**Task statement**
Repeat every line of the data exactly; the pictures stay out.

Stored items

——

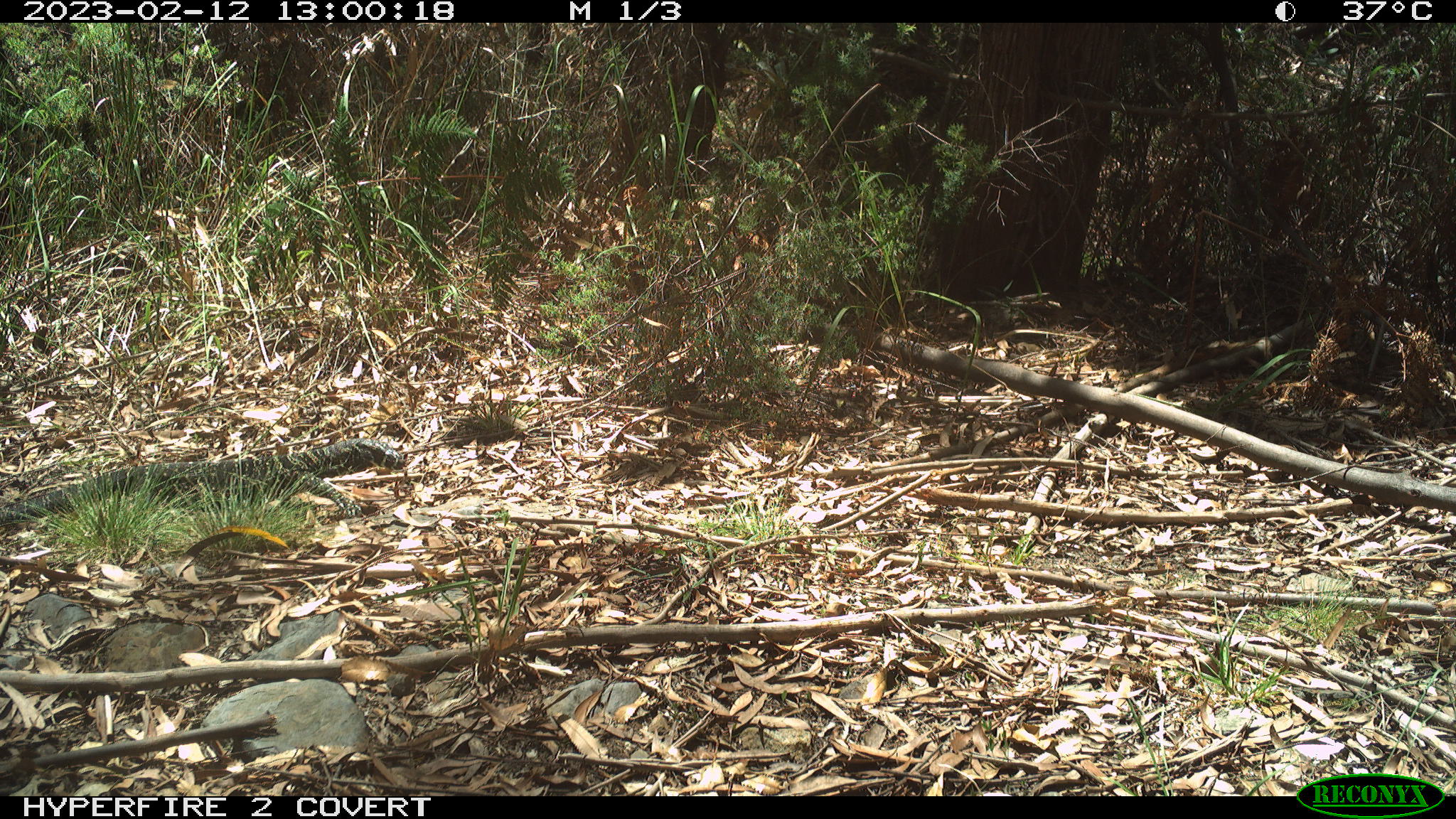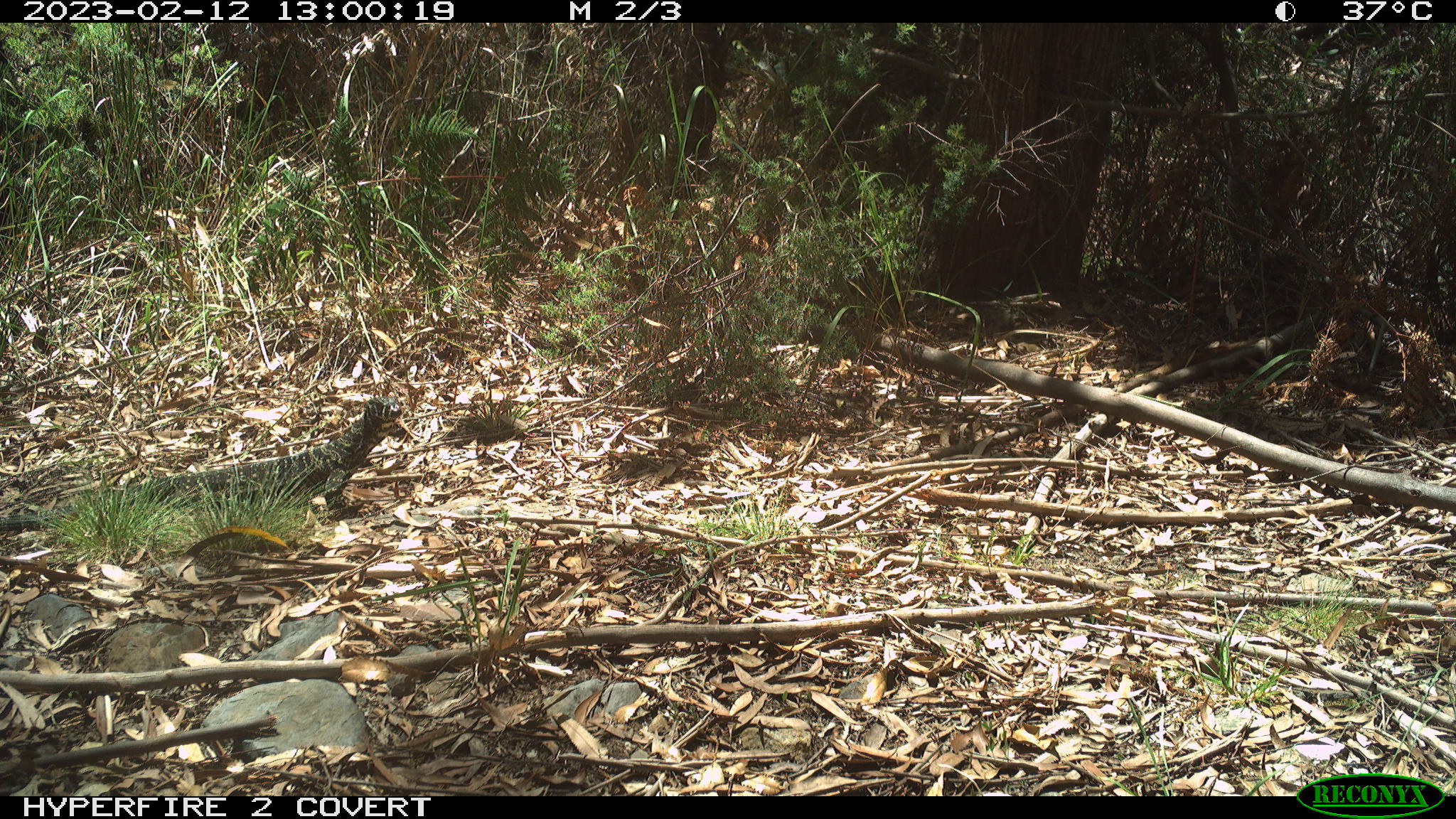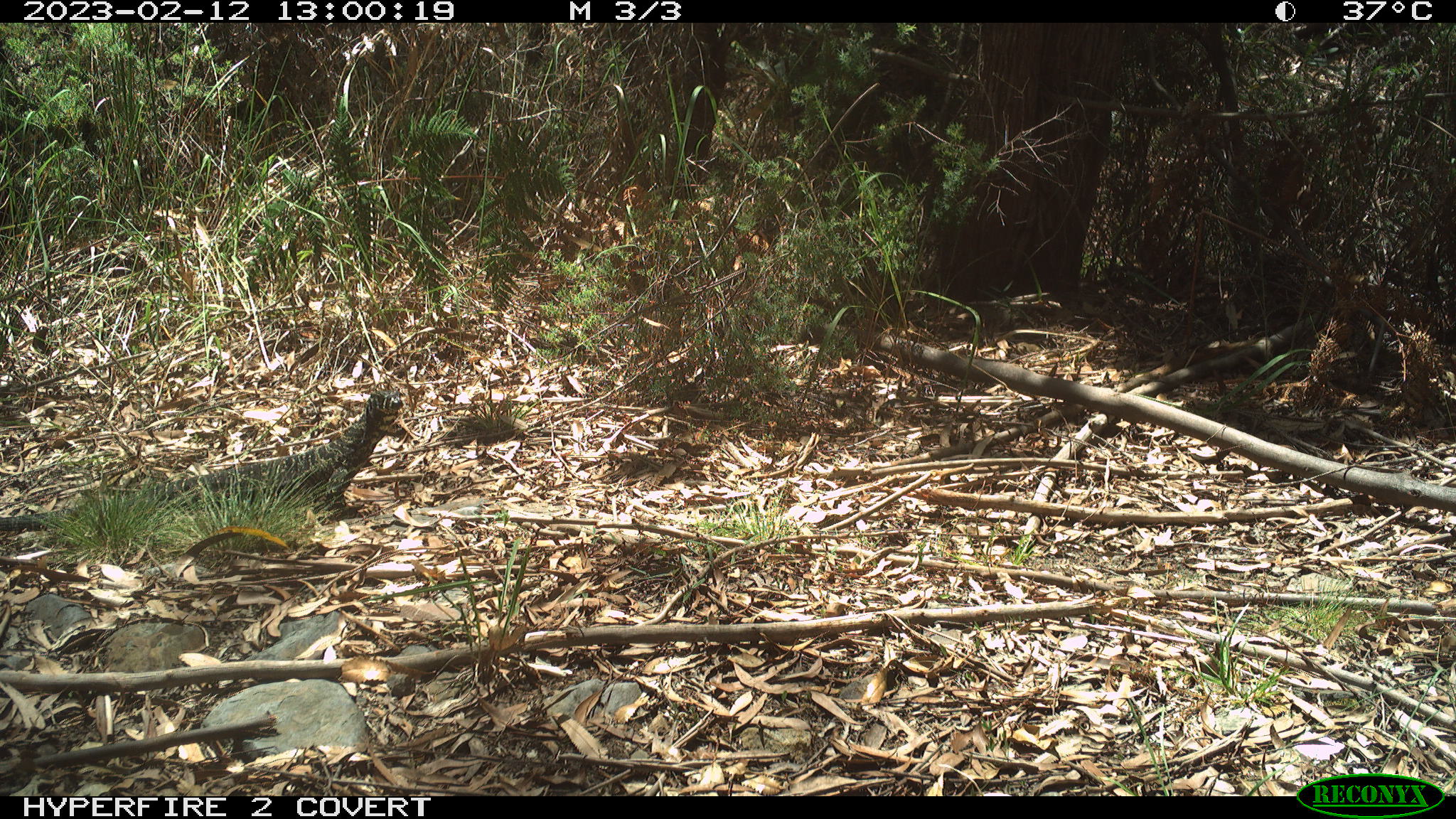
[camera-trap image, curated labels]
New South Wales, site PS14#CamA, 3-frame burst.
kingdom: Animalia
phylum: Chordata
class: Reptilia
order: Squamata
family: Varanidae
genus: Varanus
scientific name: Varanus varius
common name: lace monitor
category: goanna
Goanna (lace monitor) (Varanus varius).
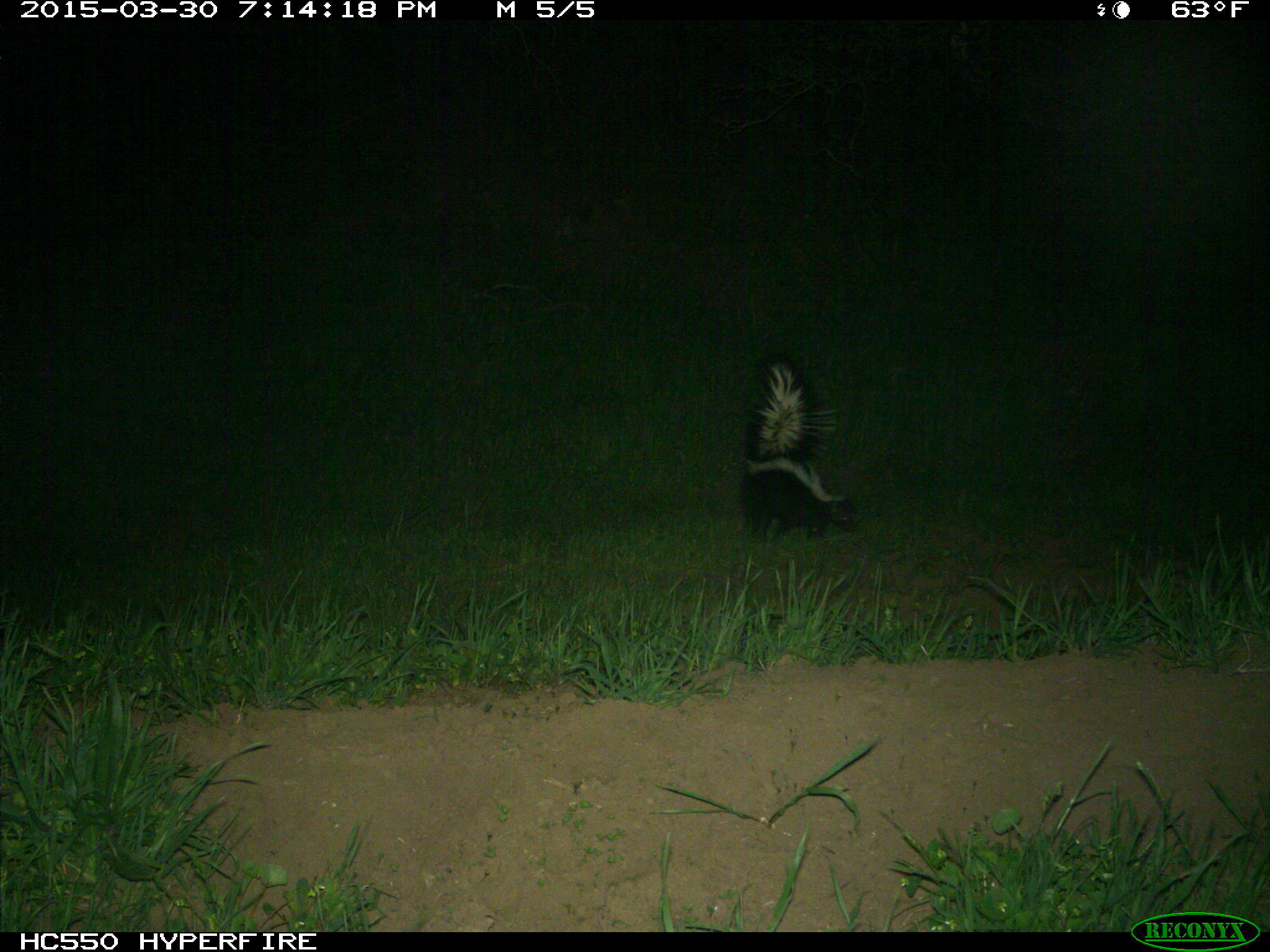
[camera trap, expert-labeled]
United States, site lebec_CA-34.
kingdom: Animalia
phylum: Chordata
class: Mammalia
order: Carnivora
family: Mephitidae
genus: Mephitis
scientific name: Mephitis mephitis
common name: striped skunk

——

**Expected output**
[camera-trap image, curated labels]
New South Wales, site PS14#CamA, 3-frame burst.
kingdom: Animalia
phylum: Chordata
class: Reptilia
order: Squamata
family: Varanidae
genus: Varanus
scientific name: Varanus varius
common name: lace monitor
category: goanna
Goanna (lace monitor) (Varanus varius).
[camera trap, expert-labeled]
United States, site lebec_CA-34.
kingdom: Animalia
phylum: Chordata
class: Mammalia
order: Carnivora
family: Mephitidae
genus: Mephitis
scientific name: Mephitis mephitis
common name: striped skunk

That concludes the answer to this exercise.